1) family has EXACTLY 2 girls
2) family has 2 girls and 1 boy
3) family has all 3 girls

The first one is pretty simple. Given that you are going to "select" exactly two children, find the probability that they are BOTH girls (it's a coin flip, so p = 50% = 0.5):

0.5² = 0.25

So the probability that the family has EXACTLY 2 girls is the probability that the family has exactly two children times the probability that those two children will be girls:

35% / 4 = 8.75%

Now find the probability that, given the family has exactly 3 children, that EXACTLY two are girls.

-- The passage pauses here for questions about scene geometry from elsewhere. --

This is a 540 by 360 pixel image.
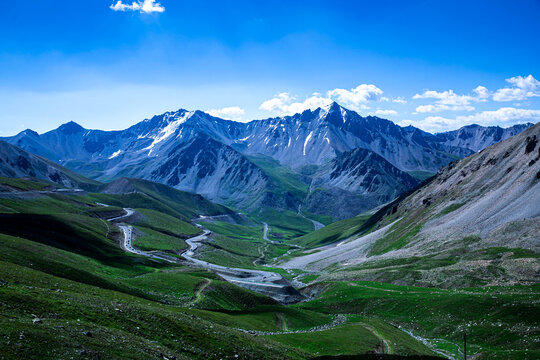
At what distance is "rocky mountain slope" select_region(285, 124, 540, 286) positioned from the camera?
97438mm

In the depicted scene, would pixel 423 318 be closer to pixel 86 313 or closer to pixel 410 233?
pixel 86 313

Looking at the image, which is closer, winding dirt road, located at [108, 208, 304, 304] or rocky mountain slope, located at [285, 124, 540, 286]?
rocky mountain slope, located at [285, 124, 540, 286]

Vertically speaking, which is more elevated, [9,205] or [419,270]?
[9,205]

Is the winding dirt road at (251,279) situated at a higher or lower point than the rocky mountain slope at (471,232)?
lower

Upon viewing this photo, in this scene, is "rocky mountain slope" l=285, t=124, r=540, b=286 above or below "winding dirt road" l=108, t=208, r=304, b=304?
above

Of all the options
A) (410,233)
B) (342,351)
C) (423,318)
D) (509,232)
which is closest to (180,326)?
(342,351)

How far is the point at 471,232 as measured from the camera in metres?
126

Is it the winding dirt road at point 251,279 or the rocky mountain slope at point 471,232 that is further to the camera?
the winding dirt road at point 251,279

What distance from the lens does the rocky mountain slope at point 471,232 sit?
97438mm

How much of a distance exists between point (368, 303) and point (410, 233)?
261 feet

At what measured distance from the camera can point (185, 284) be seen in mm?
88375

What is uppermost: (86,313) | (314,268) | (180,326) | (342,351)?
(86,313)

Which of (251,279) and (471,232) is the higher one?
(471,232)

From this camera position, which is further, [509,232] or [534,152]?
[534,152]
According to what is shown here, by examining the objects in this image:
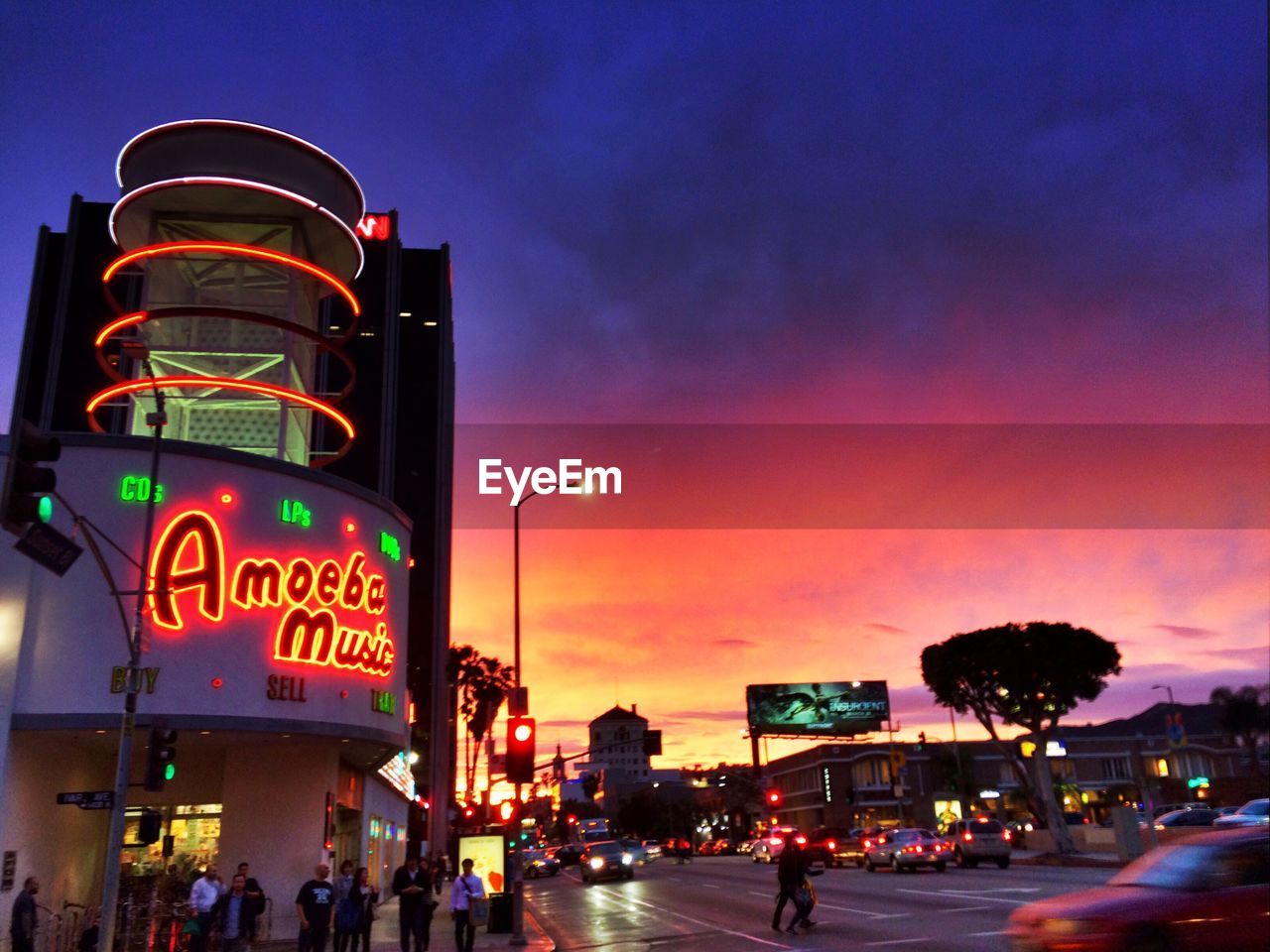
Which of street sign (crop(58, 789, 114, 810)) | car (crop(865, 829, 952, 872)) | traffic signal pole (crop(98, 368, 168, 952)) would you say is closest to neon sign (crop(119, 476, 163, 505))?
traffic signal pole (crop(98, 368, 168, 952))

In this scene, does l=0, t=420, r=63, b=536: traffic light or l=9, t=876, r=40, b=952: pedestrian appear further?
l=9, t=876, r=40, b=952: pedestrian

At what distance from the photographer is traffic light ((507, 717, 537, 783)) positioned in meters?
22.0

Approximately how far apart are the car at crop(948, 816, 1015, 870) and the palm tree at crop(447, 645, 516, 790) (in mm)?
43248

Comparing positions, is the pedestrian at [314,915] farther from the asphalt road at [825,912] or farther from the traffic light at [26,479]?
the traffic light at [26,479]

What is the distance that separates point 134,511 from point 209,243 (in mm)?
11019

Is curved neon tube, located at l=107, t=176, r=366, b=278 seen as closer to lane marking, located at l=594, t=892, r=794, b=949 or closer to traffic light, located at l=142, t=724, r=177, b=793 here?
traffic light, located at l=142, t=724, r=177, b=793

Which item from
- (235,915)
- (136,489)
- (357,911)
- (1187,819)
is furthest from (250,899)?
(1187,819)

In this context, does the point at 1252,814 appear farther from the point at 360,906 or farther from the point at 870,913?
the point at 360,906

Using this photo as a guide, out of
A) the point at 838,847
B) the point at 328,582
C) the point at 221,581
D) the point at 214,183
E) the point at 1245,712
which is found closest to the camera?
the point at 221,581

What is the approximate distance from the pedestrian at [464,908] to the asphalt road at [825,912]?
213 centimetres

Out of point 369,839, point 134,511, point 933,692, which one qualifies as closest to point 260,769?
point 134,511

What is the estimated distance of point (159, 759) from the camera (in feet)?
56.0

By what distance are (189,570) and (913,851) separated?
30190mm

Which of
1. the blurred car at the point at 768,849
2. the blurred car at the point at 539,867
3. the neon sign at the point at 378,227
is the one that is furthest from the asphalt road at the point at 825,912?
the neon sign at the point at 378,227
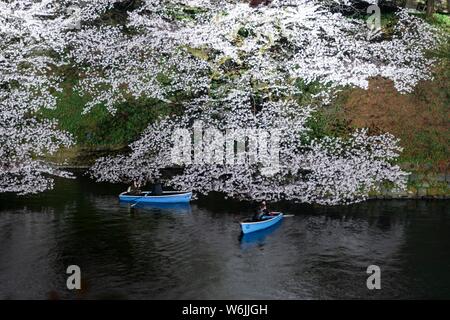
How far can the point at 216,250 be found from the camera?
2259 cm

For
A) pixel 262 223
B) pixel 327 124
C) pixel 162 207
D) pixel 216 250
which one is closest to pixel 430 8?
pixel 327 124

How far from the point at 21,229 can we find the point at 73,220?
2.50 meters

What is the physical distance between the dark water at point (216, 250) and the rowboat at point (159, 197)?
1.94ft

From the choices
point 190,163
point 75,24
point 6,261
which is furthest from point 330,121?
point 6,261

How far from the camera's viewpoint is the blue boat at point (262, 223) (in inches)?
961

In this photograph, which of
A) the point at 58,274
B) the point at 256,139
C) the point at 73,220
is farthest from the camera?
the point at 256,139

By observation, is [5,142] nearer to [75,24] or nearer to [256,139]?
[75,24]

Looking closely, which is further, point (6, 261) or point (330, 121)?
point (330, 121)

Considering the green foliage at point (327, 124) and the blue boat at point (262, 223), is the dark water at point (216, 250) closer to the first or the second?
the blue boat at point (262, 223)

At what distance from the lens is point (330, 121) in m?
33.5

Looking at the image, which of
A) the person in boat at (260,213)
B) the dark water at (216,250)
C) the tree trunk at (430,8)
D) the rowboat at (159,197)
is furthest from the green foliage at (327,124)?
the tree trunk at (430,8)

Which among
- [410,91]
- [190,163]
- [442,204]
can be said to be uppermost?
[410,91]

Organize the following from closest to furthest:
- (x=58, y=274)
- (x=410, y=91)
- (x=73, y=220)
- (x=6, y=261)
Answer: (x=58, y=274) → (x=6, y=261) → (x=73, y=220) → (x=410, y=91)

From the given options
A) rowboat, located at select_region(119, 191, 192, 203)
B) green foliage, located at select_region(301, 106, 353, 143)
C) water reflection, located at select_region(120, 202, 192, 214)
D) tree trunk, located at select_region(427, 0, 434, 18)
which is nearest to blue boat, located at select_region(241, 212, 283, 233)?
water reflection, located at select_region(120, 202, 192, 214)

Now you flip 3 times but only need to "win" twice--this is a binomial experiment.

There are 3 choose 2 = 3 ways to have exactly two girls: 1st, 2nd, or 3rd is a boy...interestingly the probability of having ANY PARTICULAR permutation is just 0.5³ = 1/8 (because it's still 0.5 * 0.5 for two girls, then 0.5 for 1 boy).

So the chance of EXACTLY 2 girls is: 3/8

Now find the probability for having EXACTLY 3 girls...that's easy, there's only one way, you just have all 3 girls, probability is just 1/8
--> add these up

3/8 + 1/8 = 4/8 = ½
-->

So now use the percent of families with exactly 3 children to find this portion of the probability:

30% / 2 = 15%
--> add the two probabilities...here is it in full detail

p(contains 2 girls) = p(2 children) * p(2 girls, 2 children) + p(3 children) * p(2 or 3 girls, 3 children)
-->

35% /4 + 30% * (3/8 + 1/8)
-->

8.75% + 15% = 23.75%

Edit:

You can reason that the probability that a family of three has at least 2 girls SHOULD be 50% since, it SHOULD be JUST as likely as having at least two boys...since these cannot BOTH happen (you cannot BOTH have 2 girls AND 2 boys if you only have 3 children)...then their respective probabilities should add to give 1 (i.e. one or the other ALWAYS happens).